━━━ Texte fourni ━━━
C’est sur la personne de cet ancien ministre des Affaires étrangères, et sous Ben Bella, et sous Boumediene qui le maintient à sa place –preuve de sa capacité à manœuvrer en eaux troubles- que les généraux portent leurs suffrages pour succéder à Liamine Zeroual, en 1999. Ayant longtemps disparu des radars de la politique algérienne, Bouteflika est tout à la fois homme de paille des généraux qu’arbitre de leurs conflits, de leurs affaires et de leurs trafics. Une fois les maquis islamistes très largement affaiblis, il réussit ainsi à négocier une sortie de conflit avec la « loi de concorde » votée en 1999 qui amnistie largement les bourreaux des deux camps. Mais c’est la répression du second « printemps berbère » de 2001 et son cap clairement libéral, en matière économique, qui décide l’armée et les différentes fractions de la bourgeoisie algérienne de le laisser au pouvoir, et ce pour longtemps.

Sous ses vingt années de présidence, « l’ouverture » avec laquelle il renoue se produit sur le plan économique et elle est soutenue par les tendances haussières des hydrocarbures dans les années 2000 et d’importants investissements auxquels Sonatrach associe les multinationales du secteur. Alors, certes, tout au long du mandat de Bouteflika, plusieurs conflits éclatent, remettant en cause sa politique : en 2001, en Kabylie, puis en 2003 dans le secteur pétrolier, en 2011 dans la jeunesse et une partie du salariat, en 2015 dans l’Education et en 2016 et 2017, sur fond d’aggravation de la situation économique, dans plusieurs secteurs. Mais si ces mouvements sont toujours restés fragmentés, Bouteflika et ceux qui gouvernent réellement derrière lui ont toujours pu compter sur le triple soutien de l’armée, de la bureaucratie syndicale de l’UGTA et du patronat, constitué en Forum des Chefs d’Entreprises, réactualisant ainsi le bloc social ayant sous-tendu les règnes de Boumediene et, surtout, de Chadli, mais aussi et surtout un bloc social structuré par une alliance très large, allant du centre-gauche aux forces islamistes, de soutien et de participation à l’exécutif. Face à la contestation, enfin, tout en jouant la carte du clientélisme et d’une politique ciblée de redistribution de la rente pétrolière, le pouvoir a toujours brandi le spectre de la « Décennie noire », née sur fond de contestation sociale et de fractures politiques, et, après 2011, la façon dont « les printemps arabes » ont débouché sur des scénarios chaotiques, à l’instar de ce qui se joue actuellement en Libye ou en Syrie : soit un Etat algérien fort, et quand bien même vous pensez qu’il est corrompu et que vous contestez sa politique libérale et ses conséquences en termes de chômage et d’absence de perspectives pour la jeunesse, soit le retour aux troubles des années 1990.
━━━
Énoncé 1:
Répondez à ces questions d'après le texte sur la présidence de Bouteflika :
(a) En quelle année la « loi de concorde » a-t-elle été votée ?
(b) À quelle entreprise le texte attribue-t-il l'association des multinationales du secteur à d'importants investissements ?
(c) Sous quel nom le patronat s'est-il constitué ?
Énoncé 2: Poursuivez le texte sur la présidence de Bouteflika après sa dernière phrase.
Le matériel ne sert à rien ici.
━━━ Informations fournies ━━━
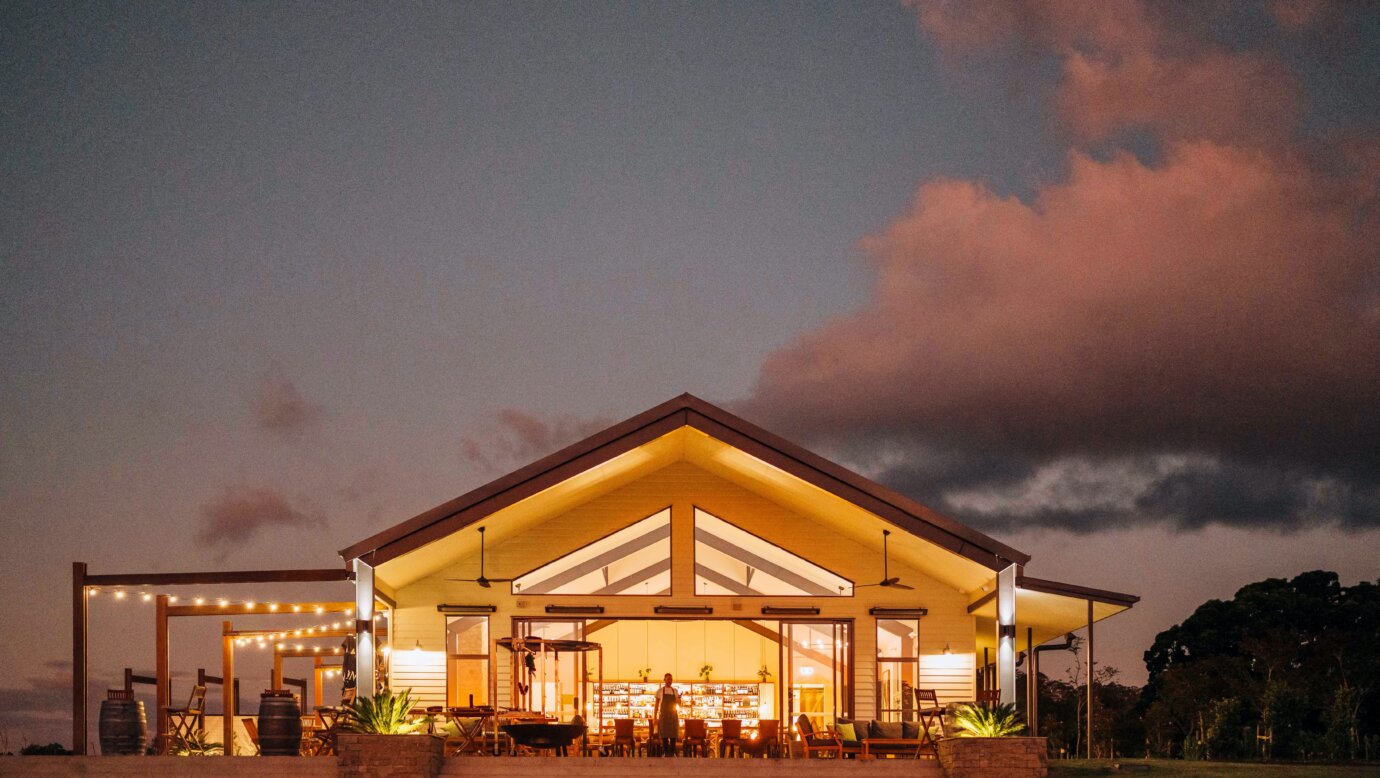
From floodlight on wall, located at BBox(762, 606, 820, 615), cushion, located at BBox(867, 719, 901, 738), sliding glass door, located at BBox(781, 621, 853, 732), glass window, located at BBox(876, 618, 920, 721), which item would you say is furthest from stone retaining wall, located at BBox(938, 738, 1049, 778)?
floodlight on wall, located at BBox(762, 606, 820, 615)

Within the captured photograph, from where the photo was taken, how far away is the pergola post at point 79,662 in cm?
1842

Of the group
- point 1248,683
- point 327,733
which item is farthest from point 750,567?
point 1248,683

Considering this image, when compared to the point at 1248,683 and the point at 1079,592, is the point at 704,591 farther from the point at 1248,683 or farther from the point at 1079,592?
the point at 1248,683

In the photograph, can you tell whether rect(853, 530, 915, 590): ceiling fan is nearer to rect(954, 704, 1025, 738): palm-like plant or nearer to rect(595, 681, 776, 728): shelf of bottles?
rect(954, 704, 1025, 738): palm-like plant

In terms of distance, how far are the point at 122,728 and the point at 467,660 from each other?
15.0 ft

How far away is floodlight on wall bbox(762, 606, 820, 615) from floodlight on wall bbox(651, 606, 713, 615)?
0.83 m

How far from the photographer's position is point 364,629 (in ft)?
55.4

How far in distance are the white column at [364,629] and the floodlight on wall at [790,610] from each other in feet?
19.5

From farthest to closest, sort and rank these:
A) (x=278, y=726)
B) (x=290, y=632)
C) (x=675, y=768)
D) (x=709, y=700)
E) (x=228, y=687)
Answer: (x=709, y=700) < (x=290, y=632) < (x=228, y=687) < (x=278, y=726) < (x=675, y=768)

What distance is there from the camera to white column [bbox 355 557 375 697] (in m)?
16.7

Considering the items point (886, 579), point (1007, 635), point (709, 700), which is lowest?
point (709, 700)

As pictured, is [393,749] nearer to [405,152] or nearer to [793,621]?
[793,621]

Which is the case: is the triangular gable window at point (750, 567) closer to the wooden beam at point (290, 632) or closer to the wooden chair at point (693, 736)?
the wooden chair at point (693, 736)

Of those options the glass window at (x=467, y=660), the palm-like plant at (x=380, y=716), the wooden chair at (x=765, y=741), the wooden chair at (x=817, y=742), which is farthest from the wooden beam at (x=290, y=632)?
the wooden chair at (x=817, y=742)
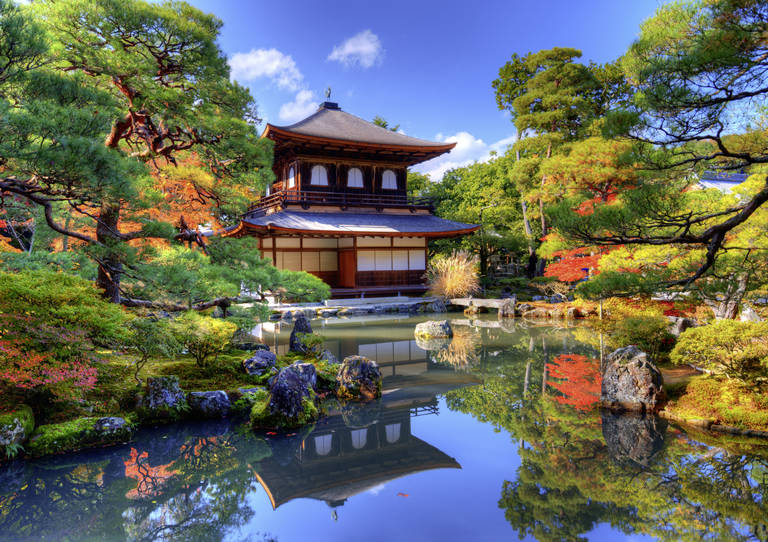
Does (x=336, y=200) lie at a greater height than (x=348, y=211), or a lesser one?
greater

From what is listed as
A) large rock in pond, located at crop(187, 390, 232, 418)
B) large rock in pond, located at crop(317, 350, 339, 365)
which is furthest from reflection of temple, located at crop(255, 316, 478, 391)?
large rock in pond, located at crop(187, 390, 232, 418)

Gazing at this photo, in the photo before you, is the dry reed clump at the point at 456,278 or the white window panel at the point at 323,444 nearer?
the white window panel at the point at 323,444

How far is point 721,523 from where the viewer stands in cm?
296

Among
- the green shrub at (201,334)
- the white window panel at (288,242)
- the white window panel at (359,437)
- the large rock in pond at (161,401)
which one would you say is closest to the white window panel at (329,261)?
the white window panel at (288,242)

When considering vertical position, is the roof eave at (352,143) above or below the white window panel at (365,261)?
above

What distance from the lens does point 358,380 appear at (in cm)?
598

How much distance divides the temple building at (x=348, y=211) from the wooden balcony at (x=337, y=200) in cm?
━━━
Réponse 1:
(a) En 1999.
(b) À Sonatrach.
(c) Forum des Chefs d'Entreprises.

Réponse 2:
Ce bloc social et ce discours « boutéflikien » commence à se lézarder à l’approche des élections de 2019 sous un double processus de fracturation par en haut (avec une fragmentation croissante des secteurs de la bourgeoisie algérienne entre les plus libéraux et liés au commerce extérieur, d’un côté, et, de l’autre, ceux dépendant de l’appareil d’Etat) et par en bas (en raison notamment de l’impasse sociale dans laquelle se retrouvent des centaines de milliers de jeunes qui n’ont pas connu la « Décennie noire » autrement que dans les récits de leurs aînés ni le poids des défaites des années 1980). On connaît, aujourd’hui, la suite. Vingt ans après avoir écrit l’un de ses premiers bilans de « l’Etat-FLN », c’est comme si la prophétie de Mohamed Larbi venait à prendre corps, dans les rues d’Alger, de Bejaïa, sur les campus et dans les entreprises en grève à travers tout le pays : « après avoir longtemps utilisé la démagogie sociale pour manipuler les aspirations des masses, la classe dirigeante commence à parler le langage des hommes de l’ordre : sécurité, rendement et productivité d’abord. Ainsi, tôt ou tard, l’immense majorité des travailleurs et des sans-travail se remettra en mouvement pour modifier ses conditions d’existence, récuser la hiérarchie caractéristique de toute bureaucratie et se frayer un chemin vers la libération sociale » [12].

Compléter le combat de 1962

Cette promesse de libération ne saurait aller sans une véritable libération nationale et sociale, définitive cette fois-ci. Léon Trotsky, exilé au Mexique à la fin des années 1930, un pays ayant connu une révolution démocratico-radicale et nationale dans les années 1910, avait coutume de souligner que l’objectif, pour les masses populaires, la paysannerie, la jeunesse et les travailleurs mexicains, devait être celui de compléter et de porter à terme « le combat de Zapata » [13], que ce dernier et ses partisans n’avaient pu mener jusqu’au bout. Il fallait, pour ce faire, avancer en direction d’une révolution ouvrière et socialiste, la seule révolution à même de compléter les tâches démocratique-bourgeoises laissées en jachère après la révolution de 1910-1917.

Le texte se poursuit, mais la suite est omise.